▶ **PROMPT**
Would you output, exactly as written, the line with "this 540×407 image." and all lines after it to the end of the data below, and no others?

▶ **Stored data entries**
★ ★ ★ ★ ★ ★ ★

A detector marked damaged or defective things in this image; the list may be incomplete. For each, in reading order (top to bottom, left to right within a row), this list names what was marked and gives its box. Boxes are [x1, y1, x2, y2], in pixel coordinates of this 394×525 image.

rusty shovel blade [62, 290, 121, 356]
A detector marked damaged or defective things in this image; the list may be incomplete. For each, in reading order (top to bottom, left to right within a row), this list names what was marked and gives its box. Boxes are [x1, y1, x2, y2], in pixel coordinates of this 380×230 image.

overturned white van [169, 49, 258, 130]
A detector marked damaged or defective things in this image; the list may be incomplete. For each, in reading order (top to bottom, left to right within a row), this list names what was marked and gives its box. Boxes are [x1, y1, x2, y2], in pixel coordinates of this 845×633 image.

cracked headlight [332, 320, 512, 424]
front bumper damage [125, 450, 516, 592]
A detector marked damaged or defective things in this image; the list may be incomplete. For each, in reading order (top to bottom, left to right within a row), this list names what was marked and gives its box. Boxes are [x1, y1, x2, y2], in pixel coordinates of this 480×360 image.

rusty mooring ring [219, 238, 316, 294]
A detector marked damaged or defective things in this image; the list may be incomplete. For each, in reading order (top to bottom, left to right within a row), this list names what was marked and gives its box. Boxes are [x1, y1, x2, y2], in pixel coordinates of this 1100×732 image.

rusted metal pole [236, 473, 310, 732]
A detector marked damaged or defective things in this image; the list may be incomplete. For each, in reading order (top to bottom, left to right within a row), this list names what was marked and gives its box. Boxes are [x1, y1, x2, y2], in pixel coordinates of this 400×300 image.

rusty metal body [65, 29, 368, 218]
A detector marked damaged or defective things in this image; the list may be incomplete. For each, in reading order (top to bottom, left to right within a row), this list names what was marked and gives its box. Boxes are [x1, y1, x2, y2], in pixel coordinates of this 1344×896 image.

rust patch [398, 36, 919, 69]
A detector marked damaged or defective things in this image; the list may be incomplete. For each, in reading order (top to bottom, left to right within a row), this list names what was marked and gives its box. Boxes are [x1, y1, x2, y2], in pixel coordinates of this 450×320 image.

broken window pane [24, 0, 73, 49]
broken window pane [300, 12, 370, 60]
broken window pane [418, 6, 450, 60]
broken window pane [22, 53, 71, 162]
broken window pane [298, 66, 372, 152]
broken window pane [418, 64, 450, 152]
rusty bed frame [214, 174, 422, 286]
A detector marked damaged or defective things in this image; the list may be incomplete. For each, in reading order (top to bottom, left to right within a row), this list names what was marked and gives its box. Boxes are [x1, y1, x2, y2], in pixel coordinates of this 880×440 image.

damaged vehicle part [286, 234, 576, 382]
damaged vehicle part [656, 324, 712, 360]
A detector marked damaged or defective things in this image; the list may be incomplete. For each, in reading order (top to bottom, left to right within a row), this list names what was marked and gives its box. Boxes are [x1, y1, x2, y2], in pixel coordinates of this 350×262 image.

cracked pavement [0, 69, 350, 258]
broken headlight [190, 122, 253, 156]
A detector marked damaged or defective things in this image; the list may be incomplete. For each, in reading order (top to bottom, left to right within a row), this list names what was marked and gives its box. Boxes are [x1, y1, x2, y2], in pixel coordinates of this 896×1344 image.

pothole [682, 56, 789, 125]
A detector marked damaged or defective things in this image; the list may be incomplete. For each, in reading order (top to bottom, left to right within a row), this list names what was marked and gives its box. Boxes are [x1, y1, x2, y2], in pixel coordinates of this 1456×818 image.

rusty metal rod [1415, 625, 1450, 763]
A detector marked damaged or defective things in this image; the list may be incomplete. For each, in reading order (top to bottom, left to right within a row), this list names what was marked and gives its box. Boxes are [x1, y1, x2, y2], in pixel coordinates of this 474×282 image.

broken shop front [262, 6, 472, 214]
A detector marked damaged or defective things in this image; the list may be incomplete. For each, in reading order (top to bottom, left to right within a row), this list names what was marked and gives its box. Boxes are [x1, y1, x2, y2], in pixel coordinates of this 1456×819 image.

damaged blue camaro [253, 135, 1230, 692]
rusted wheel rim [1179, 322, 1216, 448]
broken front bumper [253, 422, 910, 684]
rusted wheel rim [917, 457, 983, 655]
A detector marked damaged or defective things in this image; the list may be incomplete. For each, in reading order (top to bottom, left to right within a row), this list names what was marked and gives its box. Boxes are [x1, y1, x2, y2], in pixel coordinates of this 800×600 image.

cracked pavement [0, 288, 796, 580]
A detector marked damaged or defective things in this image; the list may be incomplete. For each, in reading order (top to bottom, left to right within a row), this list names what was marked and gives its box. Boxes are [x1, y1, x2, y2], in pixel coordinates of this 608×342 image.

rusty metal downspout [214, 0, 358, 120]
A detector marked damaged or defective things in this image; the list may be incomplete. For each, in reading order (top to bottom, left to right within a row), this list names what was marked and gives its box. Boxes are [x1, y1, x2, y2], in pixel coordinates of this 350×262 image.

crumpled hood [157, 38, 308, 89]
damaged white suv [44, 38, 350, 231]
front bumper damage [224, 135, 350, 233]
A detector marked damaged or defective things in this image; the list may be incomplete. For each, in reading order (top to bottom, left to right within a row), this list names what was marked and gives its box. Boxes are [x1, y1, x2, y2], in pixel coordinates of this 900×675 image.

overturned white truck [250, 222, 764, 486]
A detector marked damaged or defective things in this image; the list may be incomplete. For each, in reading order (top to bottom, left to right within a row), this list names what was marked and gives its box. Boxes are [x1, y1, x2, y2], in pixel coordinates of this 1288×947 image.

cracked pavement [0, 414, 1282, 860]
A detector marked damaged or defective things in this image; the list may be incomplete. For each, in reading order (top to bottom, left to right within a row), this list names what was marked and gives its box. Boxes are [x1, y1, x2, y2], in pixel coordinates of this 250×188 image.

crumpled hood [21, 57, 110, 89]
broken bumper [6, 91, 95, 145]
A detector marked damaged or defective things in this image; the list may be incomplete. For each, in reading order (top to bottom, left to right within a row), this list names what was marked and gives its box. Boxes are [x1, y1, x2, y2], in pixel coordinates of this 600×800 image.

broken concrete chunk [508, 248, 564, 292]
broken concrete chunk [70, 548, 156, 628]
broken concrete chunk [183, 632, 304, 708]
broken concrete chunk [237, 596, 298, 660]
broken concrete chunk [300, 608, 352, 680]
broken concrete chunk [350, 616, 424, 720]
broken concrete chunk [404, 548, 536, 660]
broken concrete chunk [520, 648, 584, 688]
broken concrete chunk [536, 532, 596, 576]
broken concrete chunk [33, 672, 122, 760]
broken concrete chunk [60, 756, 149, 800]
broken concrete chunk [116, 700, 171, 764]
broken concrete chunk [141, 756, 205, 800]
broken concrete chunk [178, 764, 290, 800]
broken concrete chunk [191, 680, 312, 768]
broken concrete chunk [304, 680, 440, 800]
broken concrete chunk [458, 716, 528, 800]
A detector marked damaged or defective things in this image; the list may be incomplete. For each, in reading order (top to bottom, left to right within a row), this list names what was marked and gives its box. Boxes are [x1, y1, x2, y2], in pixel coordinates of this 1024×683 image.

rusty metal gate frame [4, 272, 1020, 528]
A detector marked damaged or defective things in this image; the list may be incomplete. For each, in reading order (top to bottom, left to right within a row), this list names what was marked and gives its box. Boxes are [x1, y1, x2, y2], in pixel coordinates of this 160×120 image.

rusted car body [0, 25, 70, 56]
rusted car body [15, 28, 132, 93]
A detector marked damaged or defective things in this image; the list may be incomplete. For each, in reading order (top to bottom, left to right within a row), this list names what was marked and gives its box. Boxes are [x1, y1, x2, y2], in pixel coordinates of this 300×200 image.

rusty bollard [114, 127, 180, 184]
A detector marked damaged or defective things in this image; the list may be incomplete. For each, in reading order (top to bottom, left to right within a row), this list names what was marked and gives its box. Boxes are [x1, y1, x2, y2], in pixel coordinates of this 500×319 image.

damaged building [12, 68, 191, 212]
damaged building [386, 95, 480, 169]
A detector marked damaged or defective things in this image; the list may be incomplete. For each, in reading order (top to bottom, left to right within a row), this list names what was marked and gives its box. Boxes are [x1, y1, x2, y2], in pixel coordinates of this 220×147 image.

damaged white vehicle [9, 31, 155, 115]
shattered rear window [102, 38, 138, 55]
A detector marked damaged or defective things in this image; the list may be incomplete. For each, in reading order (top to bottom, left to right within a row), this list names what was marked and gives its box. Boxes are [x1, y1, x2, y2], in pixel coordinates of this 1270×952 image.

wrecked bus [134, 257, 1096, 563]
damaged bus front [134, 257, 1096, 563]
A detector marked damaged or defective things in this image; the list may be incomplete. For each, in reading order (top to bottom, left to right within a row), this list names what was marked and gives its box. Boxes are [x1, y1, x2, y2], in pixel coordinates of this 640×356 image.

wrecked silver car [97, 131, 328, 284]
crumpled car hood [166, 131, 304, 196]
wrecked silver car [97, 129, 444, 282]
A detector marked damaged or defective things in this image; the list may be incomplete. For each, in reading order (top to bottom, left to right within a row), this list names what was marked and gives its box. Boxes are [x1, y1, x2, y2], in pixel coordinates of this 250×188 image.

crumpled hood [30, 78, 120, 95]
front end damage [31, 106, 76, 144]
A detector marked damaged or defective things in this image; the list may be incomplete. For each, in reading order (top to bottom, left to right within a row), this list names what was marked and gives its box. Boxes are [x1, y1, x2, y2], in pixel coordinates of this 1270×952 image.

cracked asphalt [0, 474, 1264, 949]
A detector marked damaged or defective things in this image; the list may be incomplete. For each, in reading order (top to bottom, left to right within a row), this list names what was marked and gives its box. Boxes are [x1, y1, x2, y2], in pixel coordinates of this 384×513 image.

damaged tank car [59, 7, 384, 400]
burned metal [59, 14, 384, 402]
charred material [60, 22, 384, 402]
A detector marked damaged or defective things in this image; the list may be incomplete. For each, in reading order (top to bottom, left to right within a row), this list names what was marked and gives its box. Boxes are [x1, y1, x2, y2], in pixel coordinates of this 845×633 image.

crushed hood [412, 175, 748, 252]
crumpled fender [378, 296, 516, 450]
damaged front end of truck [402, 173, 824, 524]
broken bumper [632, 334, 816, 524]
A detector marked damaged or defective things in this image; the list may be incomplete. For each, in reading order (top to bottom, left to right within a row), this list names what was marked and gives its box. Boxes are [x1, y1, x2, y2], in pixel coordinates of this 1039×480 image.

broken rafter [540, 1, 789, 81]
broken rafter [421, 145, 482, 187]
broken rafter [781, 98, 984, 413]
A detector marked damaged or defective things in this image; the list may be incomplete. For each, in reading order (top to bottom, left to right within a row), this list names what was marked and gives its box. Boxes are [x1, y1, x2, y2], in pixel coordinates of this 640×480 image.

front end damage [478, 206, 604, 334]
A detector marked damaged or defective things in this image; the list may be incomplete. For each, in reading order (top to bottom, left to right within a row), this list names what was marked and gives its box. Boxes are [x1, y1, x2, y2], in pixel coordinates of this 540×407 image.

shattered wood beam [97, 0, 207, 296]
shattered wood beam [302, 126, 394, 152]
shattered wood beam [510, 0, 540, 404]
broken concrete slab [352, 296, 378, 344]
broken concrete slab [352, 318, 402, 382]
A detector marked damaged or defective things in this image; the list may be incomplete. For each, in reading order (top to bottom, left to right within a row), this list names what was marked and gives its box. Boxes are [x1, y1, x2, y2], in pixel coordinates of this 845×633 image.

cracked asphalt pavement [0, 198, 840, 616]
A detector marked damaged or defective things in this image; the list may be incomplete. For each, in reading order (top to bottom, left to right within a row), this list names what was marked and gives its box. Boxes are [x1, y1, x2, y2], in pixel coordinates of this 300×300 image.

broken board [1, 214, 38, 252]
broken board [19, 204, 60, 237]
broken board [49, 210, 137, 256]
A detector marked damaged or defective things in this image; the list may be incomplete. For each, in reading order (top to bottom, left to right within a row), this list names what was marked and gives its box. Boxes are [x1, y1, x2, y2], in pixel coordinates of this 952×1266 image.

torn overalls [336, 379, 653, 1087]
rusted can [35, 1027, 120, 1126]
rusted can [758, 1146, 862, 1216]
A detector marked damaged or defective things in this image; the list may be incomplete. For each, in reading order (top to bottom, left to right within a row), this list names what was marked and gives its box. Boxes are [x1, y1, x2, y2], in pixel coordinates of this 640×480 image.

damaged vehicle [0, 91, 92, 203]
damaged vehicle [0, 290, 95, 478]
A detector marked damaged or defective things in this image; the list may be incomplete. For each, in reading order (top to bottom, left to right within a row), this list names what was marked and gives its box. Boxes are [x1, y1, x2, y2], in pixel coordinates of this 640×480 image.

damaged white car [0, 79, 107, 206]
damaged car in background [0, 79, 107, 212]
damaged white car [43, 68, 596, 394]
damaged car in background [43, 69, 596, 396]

★ ★ ★ ★ ★ ★ ★

▶ **WRITTEN SOLUTION**
A detector marked damaged or defective things in this image; the list may be incomplete. For each, in reading order (top to bottom, left to right within a row), this list names what was marked and gives its box. Boxes are [x1, y1, x2, y2], in pixel coordinates of this 540×407 image.

shattered wood beam [97, 0, 207, 296]
shattered wood beam [302, 126, 394, 152]
shattered wood beam [510, 0, 540, 404]
broken concrete slab [352, 296, 378, 344]
broken concrete slab [352, 318, 402, 382]
A detector marked damaged or defective things in this image; the list may be incomplete. For each, in reading order (top to bottom, left to right within a row), this list names what was marked and gives its box. Boxes are [x1, y1, x2, y2], in pixel coordinates of this 845×633 image.

cracked asphalt pavement [0, 198, 840, 616]
A detector marked damaged or defective things in this image; the list may be incomplete. For each, in reading order (top to bottom, left to right within a row), this list names what was marked and gives its box. Boxes are [x1, y1, x2, y2], in pixel coordinates of this 300×300 image.

broken board [1, 214, 38, 252]
broken board [19, 204, 60, 237]
broken board [49, 210, 137, 256]
A detector marked damaged or defective things in this image; the list may be incomplete. For each, in reading order (top to bottom, left to right within a row), this list names what was marked and gives its box. Boxes are [x1, y1, x2, y2], in pixel coordinates of this 952×1266 image.

torn overalls [336, 379, 653, 1087]
rusted can [35, 1027, 120, 1126]
rusted can [758, 1146, 862, 1216]
A detector marked damaged or defective things in this image; the list may be incomplete. For each, in reading order (top to bottom, left to right within a row), this list names what was marked and gives its box. Boxes are [x1, y1, x2, y2], in pixel coordinates of this 640×480 image.

damaged vehicle [0, 91, 92, 203]
damaged vehicle [0, 290, 95, 478]
A detector marked damaged or defective things in this image; the list may be incomplete. For each, in reading order (top to bottom, left to right within a row), this list names what was marked and gives its box. Boxes are [x1, y1, x2, y2], in pixel coordinates of this 640×480 image.

damaged white car [0, 79, 107, 206]
damaged car in background [0, 79, 107, 212]
damaged white car [43, 68, 596, 394]
damaged car in background [43, 69, 596, 396]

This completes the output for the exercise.